◆ Given problem:
In the Merrill Sanford profile, who preceded him as mayor of Juneau, Alaska?

◆ Provided passage:
Mayor of Juneau, Alaska
- In office October 11, 2012 – October 20, 2015
- Preceded by: Bruce Botelho
- Succeeded by: Greg Fisk

Member of the Juneau City Assembly
- In office 2002–2010
- Preceded by: Frankie Pillifant
- Succeeded by: Jesse Kiehl

Personal details
- Born: July 17, 1947 (age 78) Bellingham, Washington
- Spouse: Patricia "Patti" Sanford (née Isaak)
- Children: 3 sons
- Alma mater: Juneau-Douglas High School

Military service
- Branch/service: United States Marine Corps
- Years of service: 4 years

= Merrill Sanford =

American politician

It's exciting — it's a little bit scary — to be sitting in the mayor's spot, but we'll move forward together, and hopefully as we start to debate and start to discuss issues, we'll grow as a team and we'll become a better team to serve our community, because that's what it's all about. We're not sitting here, as you all know, to glorify our own selves, but to glorify our city as the capital city, and to make us the best we can, and to help our brothers, and even sisters, in Southeast Alaska to be able to move forward also.

◆ Information provided:

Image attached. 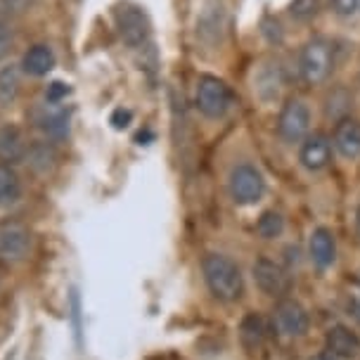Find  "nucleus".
<instances>
[{"mask_svg":"<svg viewBox=\"0 0 360 360\" xmlns=\"http://www.w3.org/2000/svg\"><path fill=\"white\" fill-rule=\"evenodd\" d=\"M311 126V112L301 100H287V105L282 107L280 119H278V133L285 143L294 145L301 143Z\"/></svg>","mask_w":360,"mask_h":360,"instance_id":"nucleus-6","label":"nucleus"},{"mask_svg":"<svg viewBox=\"0 0 360 360\" xmlns=\"http://www.w3.org/2000/svg\"><path fill=\"white\" fill-rule=\"evenodd\" d=\"M252 273H254V282L259 285L261 292L270 294V297H275V294H285L289 289L287 273L275 261L266 259V256L254 263Z\"/></svg>","mask_w":360,"mask_h":360,"instance_id":"nucleus-10","label":"nucleus"},{"mask_svg":"<svg viewBox=\"0 0 360 360\" xmlns=\"http://www.w3.org/2000/svg\"><path fill=\"white\" fill-rule=\"evenodd\" d=\"M332 157V147L330 140L325 138L323 133H313L304 138V145H301L299 152V162L304 169L308 171H323L327 164H330Z\"/></svg>","mask_w":360,"mask_h":360,"instance_id":"nucleus-11","label":"nucleus"},{"mask_svg":"<svg viewBox=\"0 0 360 360\" xmlns=\"http://www.w3.org/2000/svg\"><path fill=\"white\" fill-rule=\"evenodd\" d=\"M311 360H334L332 353H318V356H313Z\"/></svg>","mask_w":360,"mask_h":360,"instance_id":"nucleus-31","label":"nucleus"},{"mask_svg":"<svg viewBox=\"0 0 360 360\" xmlns=\"http://www.w3.org/2000/svg\"><path fill=\"white\" fill-rule=\"evenodd\" d=\"M34 5V0H0V17H19Z\"/></svg>","mask_w":360,"mask_h":360,"instance_id":"nucleus-25","label":"nucleus"},{"mask_svg":"<svg viewBox=\"0 0 360 360\" xmlns=\"http://www.w3.org/2000/svg\"><path fill=\"white\" fill-rule=\"evenodd\" d=\"M240 337L244 349L249 353L259 351L263 346V339H266V325H263V318L259 313H247L240 325Z\"/></svg>","mask_w":360,"mask_h":360,"instance_id":"nucleus-19","label":"nucleus"},{"mask_svg":"<svg viewBox=\"0 0 360 360\" xmlns=\"http://www.w3.org/2000/svg\"><path fill=\"white\" fill-rule=\"evenodd\" d=\"M356 230H358V237H360V207L356 211Z\"/></svg>","mask_w":360,"mask_h":360,"instance_id":"nucleus-32","label":"nucleus"},{"mask_svg":"<svg viewBox=\"0 0 360 360\" xmlns=\"http://www.w3.org/2000/svg\"><path fill=\"white\" fill-rule=\"evenodd\" d=\"M318 10H320V0H292L289 3V15L299 19V22H306V19L315 17Z\"/></svg>","mask_w":360,"mask_h":360,"instance_id":"nucleus-24","label":"nucleus"},{"mask_svg":"<svg viewBox=\"0 0 360 360\" xmlns=\"http://www.w3.org/2000/svg\"><path fill=\"white\" fill-rule=\"evenodd\" d=\"M27 157H29L31 166H34L36 171H41V173L48 171L50 164L55 162V152H53V147H50L48 143H38L34 147H29Z\"/></svg>","mask_w":360,"mask_h":360,"instance_id":"nucleus-23","label":"nucleus"},{"mask_svg":"<svg viewBox=\"0 0 360 360\" xmlns=\"http://www.w3.org/2000/svg\"><path fill=\"white\" fill-rule=\"evenodd\" d=\"M311 259L318 268H330L334 259H337V242H334L332 230L327 228H315L311 233Z\"/></svg>","mask_w":360,"mask_h":360,"instance_id":"nucleus-16","label":"nucleus"},{"mask_svg":"<svg viewBox=\"0 0 360 360\" xmlns=\"http://www.w3.org/2000/svg\"><path fill=\"white\" fill-rule=\"evenodd\" d=\"M285 230V218H282L278 211H266L259 223H256V233H259L263 240H275V237L282 235Z\"/></svg>","mask_w":360,"mask_h":360,"instance_id":"nucleus-22","label":"nucleus"},{"mask_svg":"<svg viewBox=\"0 0 360 360\" xmlns=\"http://www.w3.org/2000/svg\"><path fill=\"white\" fill-rule=\"evenodd\" d=\"M31 249V233L24 223L8 221L0 225V259L22 261Z\"/></svg>","mask_w":360,"mask_h":360,"instance_id":"nucleus-8","label":"nucleus"},{"mask_svg":"<svg viewBox=\"0 0 360 360\" xmlns=\"http://www.w3.org/2000/svg\"><path fill=\"white\" fill-rule=\"evenodd\" d=\"M22 93V79H19L17 67H3L0 69V109H8L19 100Z\"/></svg>","mask_w":360,"mask_h":360,"instance_id":"nucleus-20","label":"nucleus"},{"mask_svg":"<svg viewBox=\"0 0 360 360\" xmlns=\"http://www.w3.org/2000/svg\"><path fill=\"white\" fill-rule=\"evenodd\" d=\"M334 67V55H332V45L323 41V38H313L304 45L301 50V60H299V69L301 76H304L306 83L311 86H320L330 79Z\"/></svg>","mask_w":360,"mask_h":360,"instance_id":"nucleus-3","label":"nucleus"},{"mask_svg":"<svg viewBox=\"0 0 360 360\" xmlns=\"http://www.w3.org/2000/svg\"><path fill=\"white\" fill-rule=\"evenodd\" d=\"M280 86H282V72L278 64H268V67H263L259 76H256V90H259V95L263 100L278 98Z\"/></svg>","mask_w":360,"mask_h":360,"instance_id":"nucleus-21","label":"nucleus"},{"mask_svg":"<svg viewBox=\"0 0 360 360\" xmlns=\"http://www.w3.org/2000/svg\"><path fill=\"white\" fill-rule=\"evenodd\" d=\"M349 311L353 313V318L360 320V289L356 294H351V299H349Z\"/></svg>","mask_w":360,"mask_h":360,"instance_id":"nucleus-30","label":"nucleus"},{"mask_svg":"<svg viewBox=\"0 0 360 360\" xmlns=\"http://www.w3.org/2000/svg\"><path fill=\"white\" fill-rule=\"evenodd\" d=\"M27 152H29V145L24 140V133L19 126H3L0 128V159L3 164H19L27 159Z\"/></svg>","mask_w":360,"mask_h":360,"instance_id":"nucleus-13","label":"nucleus"},{"mask_svg":"<svg viewBox=\"0 0 360 360\" xmlns=\"http://www.w3.org/2000/svg\"><path fill=\"white\" fill-rule=\"evenodd\" d=\"M327 353H332L334 358L351 360L360 353V337L351 327L346 325H334L325 337Z\"/></svg>","mask_w":360,"mask_h":360,"instance_id":"nucleus-12","label":"nucleus"},{"mask_svg":"<svg viewBox=\"0 0 360 360\" xmlns=\"http://www.w3.org/2000/svg\"><path fill=\"white\" fill-rule=\"evenodd\" d=\"M36 126L48 135L50 140H62L69 133V121L72 114L64 105H53V102H43L34 114Z\"/></svg>","mask_w":360,"mask_h":360,"instance_id":"nucleus-9","label":"nucleus"},{"mask_svg":"<svg viewBox=\"0 0 360 360\" xmlns=\"http://www.w3.org/2000/svg\"><path fill=\"white\" fill-rule=\"evenodd\" d=\"M334 147L344 159L360 157V121L356 119H339L334 128Z\"/></svg>","mask_w":360,"mask_h":360,"instance_id":"nucleus-14","label":"nucleus"},{"mask_svg":"<svg viewBox=\"0 0 360 360\" xmlns=\"http://www.w3.org/2000/svg\"><path fill=\"white\" fill-rule=\"evenodd\" d=\"M12 48H15V34H12V29L0 19V62L12 53Z\"/></svg>","mask_w":360,"mask_h":360,"instance_id":"nucleus-27","label":"nucleus"},{"mask_svg":"<svg viewBox=\"0 0 360 360\" xmlns=\"http://www.w3.org/2000/svg\"><path fill=\"white\" fill-rule=\"evenodd\" d=\"M202 273L207 280L209 292L214 294L218 301L233 304L244 294V280L240 266L223 254H207L202 261Z\"/></svg>","mask_w":360,"mask_h":360,"instance_id":"nucleus-1","label":"nucleus"},{"mask_svg":"<svg viewBox=\"0 0 360 360\" xmlns=\"http://www.w3.org/2000/svg\"><path fill=\"white\" fill-rule=\"evenodd\" d=\"M228 190L235 204L247 207V204H256L263 197V192H266V180H263L261 171H256L254 166L240 164L230 171Z\"/></svg>","mask_w":360,"mask_h":360,"instance_id":"nucleus-4","label":"nucleus"},{"mask_svg":"<svg viewBox=\"0 0 360 360\" xmlns=\"http://www.w3.org/2000/svg\"><path fill=\"white\" fill-rule=\"evenodd\" d=\"M195 105L207 119H223L228 114L230 105H233V93L225 86V81L204 74L197 81Z\"/></svg>","mask_w":360,"mask_h":360,"instance_id":"nucleus-2","label":"nucleus"},{"mask_svg":"<svg viewBox=\"0 0 360 360\" xmlns=\"http://www.w3.org/2000/svg\"><path fill=\"white\" fill-rule=\"evenodd\" d=\"M69 95V86L62 81H53L48 88H45V102H53V105H62Z\"/></svg>","mask_w":360,"mask_h":360,"instance_id":"nucleus-26","label":"nucleus"},{"mask_svg":"<svg viewBox=\"0 0 360 360\" xmlns=\"http://www.w3.org/2000/svg\"><path fill=\"white\" fill-rule=\"evenodd\" d=\"M55 62H57V57L53 53V48H50V45H43V43H36L22 55V72L41 79V76H48L53 72Z\"/></svg>","mask_w":360,"mask_h":360,"instance_id":"nucleus-15","label":"nucleus"},{"mask_svg":"<svg viewBox=\"0 0 360 360\" xmlns=\"http://www.w3.org/2000/svg\"><path fill=\"white\" fill-rule=\"evenodd\" d=\"M358 3L360 0H332V10L342 17H349L358 10Z\"/></svg>","mask_w":360,"mask_h":360,"instance_id":"nucleus-28","label":"nucleus"},{"mask_svg":"<svg viewBox=\"0 0 360 360\" xmlns=\"http://www.w3.org/2000/svg\"><path fill=\"white\" fill-rule=\"evenodd\" d=\"M273 323L285 337H304L308 332V313L306 308L294 299H282L273 308Z\"/></svg>","mask_w":360,"mask_h":360,"instance_id":"nucleus-7","label":"nucleus"},{"mask_svg":"<svg viewBox=\"0 0 360 360\" xmlns=\"http://www.w3.org/2000/svg\"><path fill=\"white\" fill-rule=\"evenodd\" d=\"M22 178L10 164H0V209H10L22 199Z\"/></svg>","mask_w":360,"mask_h":360,"instance_id":"nucleus-17","label":"nucleus"},{"mask_svg":"<svg viewBox=\"0 0 360 360\" xmlns=\"http://www.w3.org/2000/svg\"><path fill=\"white\" fill-rule=\"evenodd\" d=\"M128 121H131V112H128V109H117V112L112 114V124L117 128H126Z\"/></svg>","mask_w":360,"mask_h":360,"instance_id":"nucleus-29","label":"nucleus"},{"mask_svg":"<svg viewBox=\"0 0 360 360\" xmlns=\"http://www.w3.org/2000/svg\"><path fill=\"white\" fill-rule=\"evenodd\" d=\"M114 22H117L121 41L131 48H140L150 38V19H147L145 10L138 5L124 3L114 10Z\"/></svg>","mask_w":360,"mask_h":360,"instance_id":"nucleus-5","label":"nucleus"},{"mask_svg":"<svg viewBox=\"0 0 360 360\" xmlns=\"http://www.w3.org/2000/svg\"><path fill=\"white\" fill-rule=\"evenodd\" d=\"M223 27V10L218 0H209L207 8H204L202 17L197 22V36L207 43H214Z\"/></svg>","mask_w":360,"mask_h":360,"instance_id":"nucleus-18","label":"nucleus"}]
</instances>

◆ Answer to the task:
Bruce Botelho